Segment Start: INFORMATION SHOWN

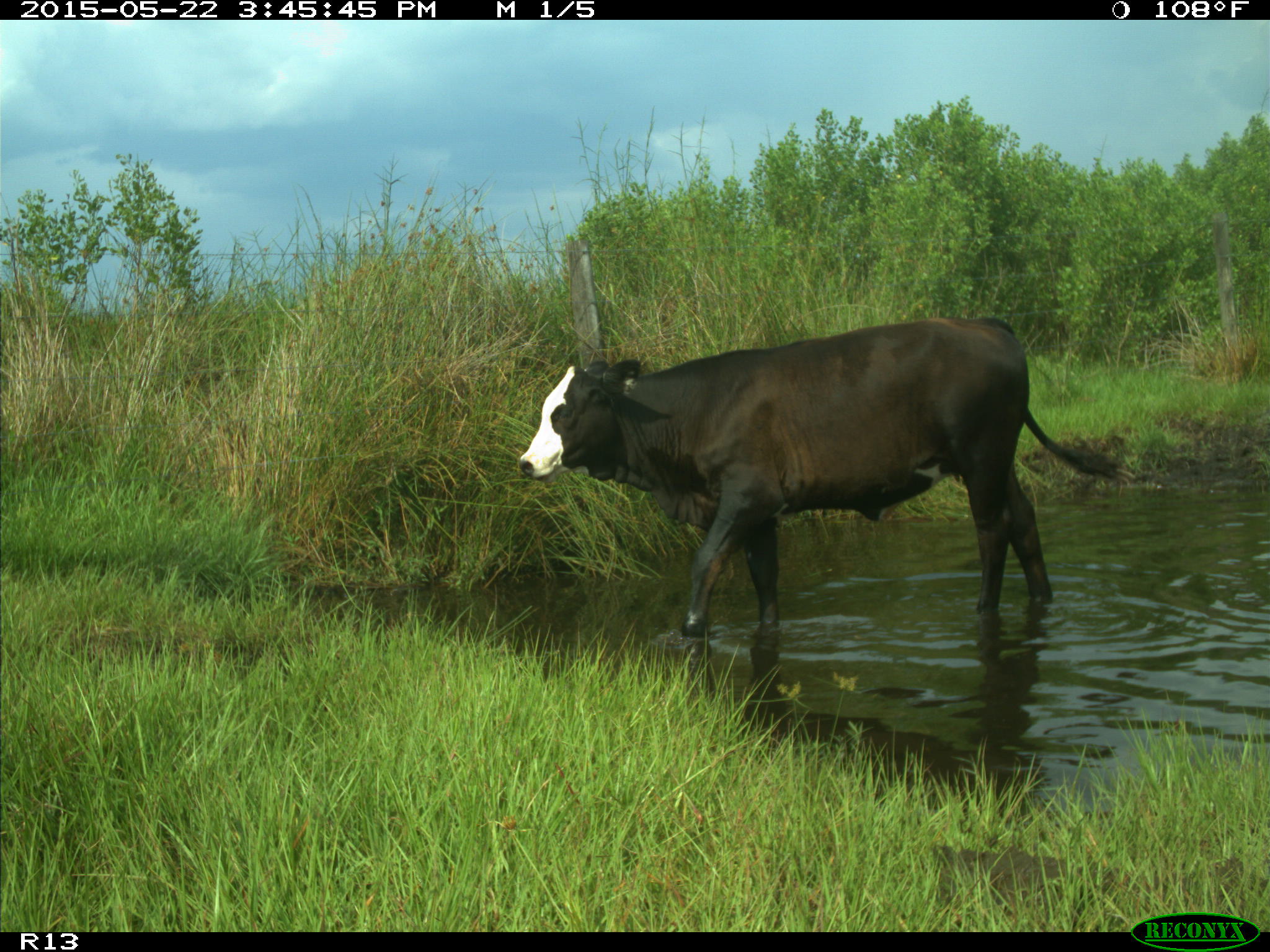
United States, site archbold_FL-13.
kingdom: Animalia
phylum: Chordata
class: Mammalia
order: Artiodactyla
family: Bovidae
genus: Bos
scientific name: Bos taurus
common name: domestic cow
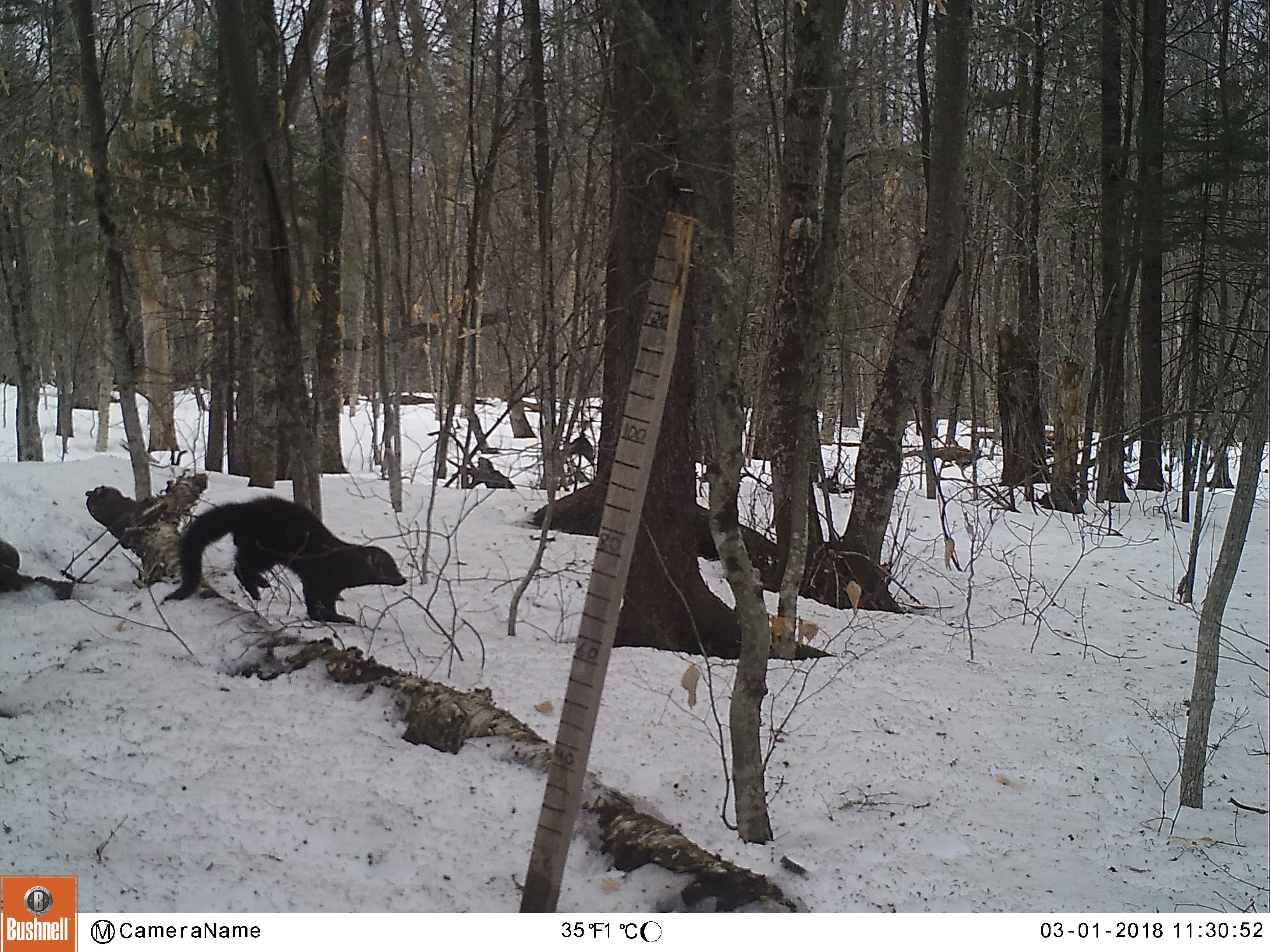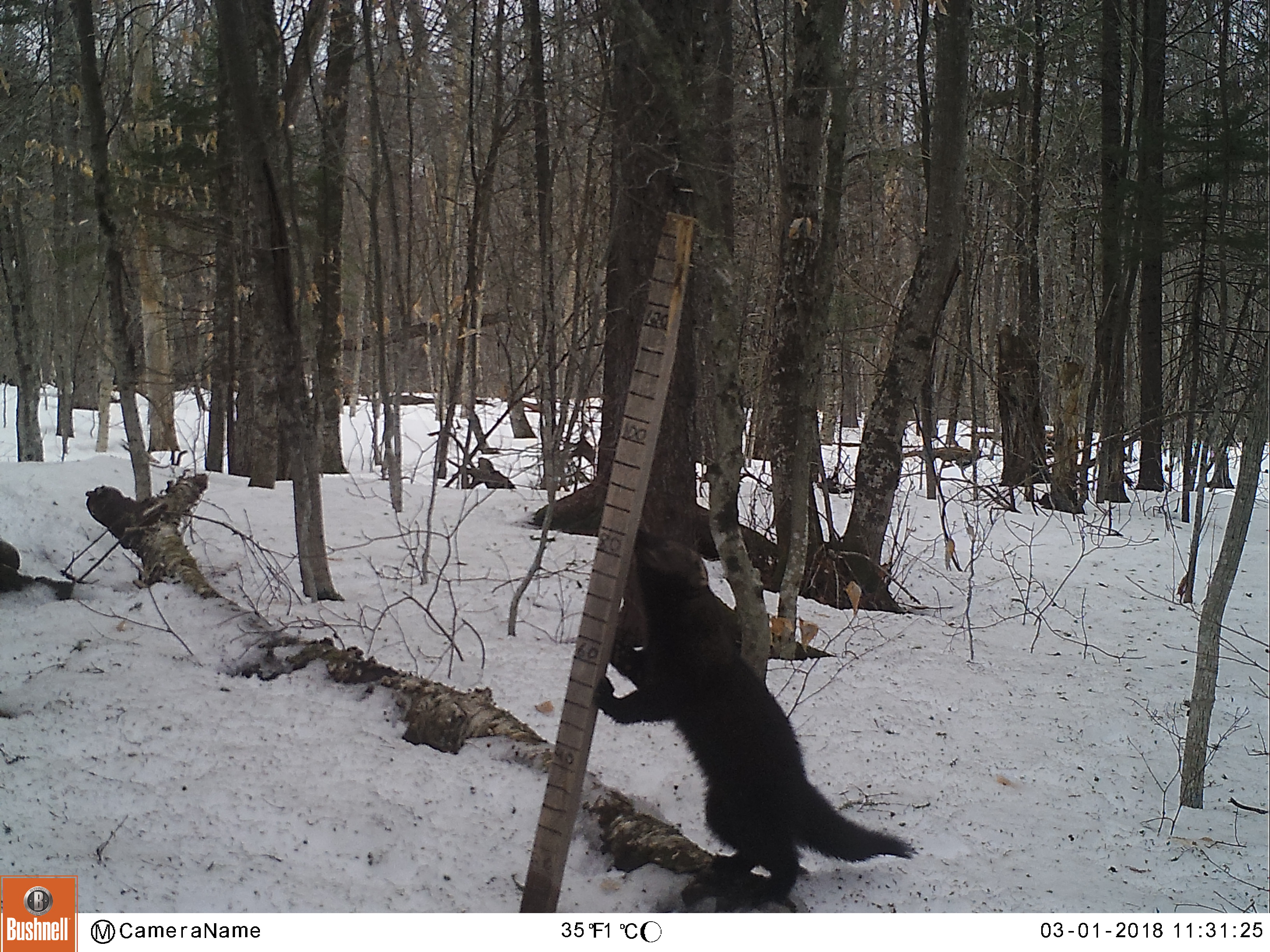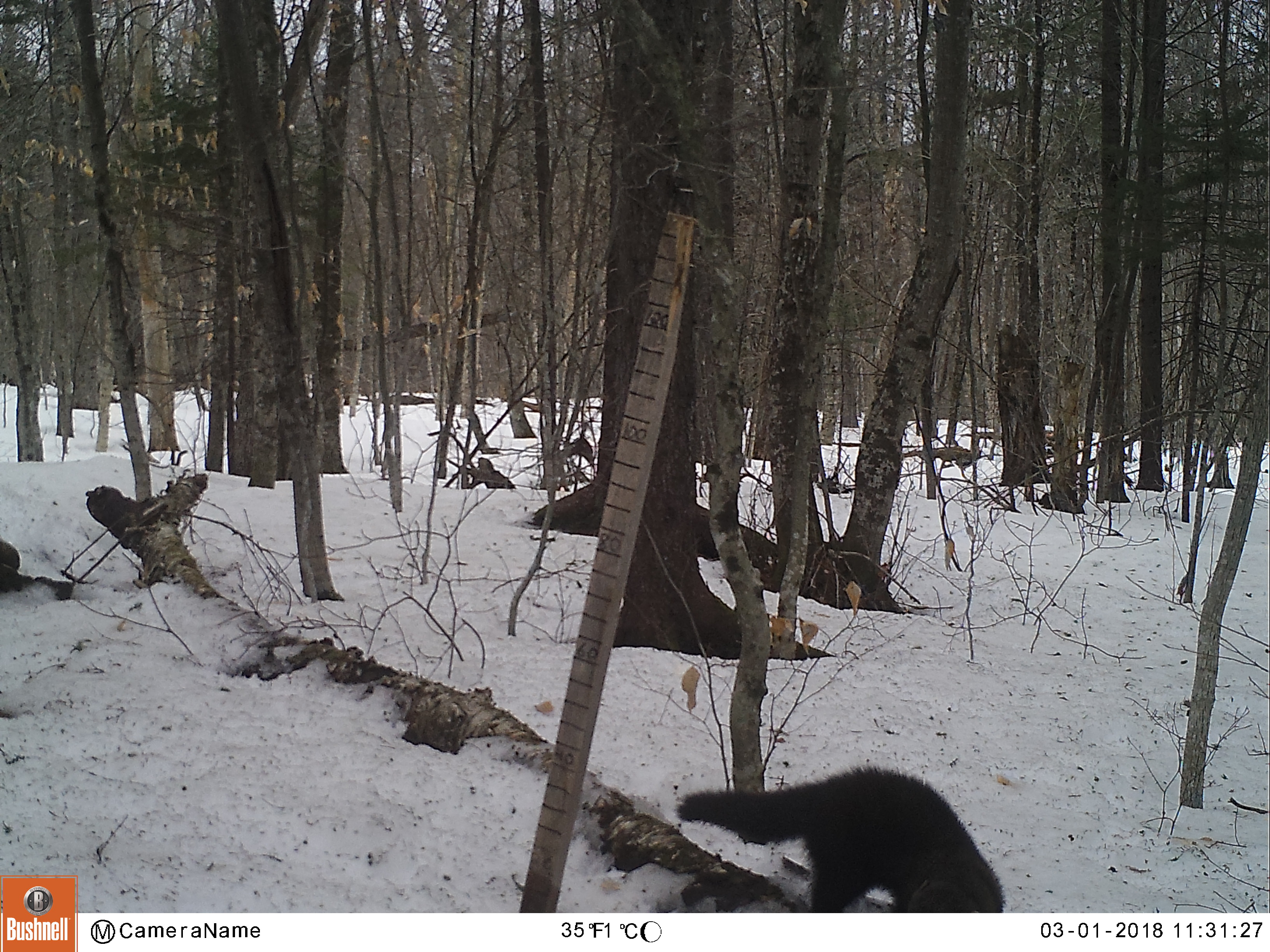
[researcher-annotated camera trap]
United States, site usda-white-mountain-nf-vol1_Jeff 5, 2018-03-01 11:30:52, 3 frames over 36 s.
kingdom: Animalia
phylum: Chordata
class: Mammalia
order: Carnivora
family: Mustelidae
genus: Pekania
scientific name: Pekania pennanti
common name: fisher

Segment End: INFORMATION SHOWN

▶ WHAT IS NEEDED: Apart from the images, every line above needs to be printed again exactly.

▶ EXERCISE ANSWER:
United States, site archbold_FL-13.
kingdom: Animalia
phylum: Chordata
class: Mammalia
order: Artiodactyla
family: Bovidae
genus: Bos
scientific name: Bos taurus
common name: domestic cow
[researcher-annotated camera trap]
United States, site usda-white-mountain-nf-vol1_Jeff 5, 2018-03-01 11:30:52, 3 frames over 36 s.
kingdom: Animalia
phylum: Chordata
class: Mammalia
order: Carnivora
family: Mustelidae
genus: Pekania
scientific name: Pekania pennanti
common name: fisher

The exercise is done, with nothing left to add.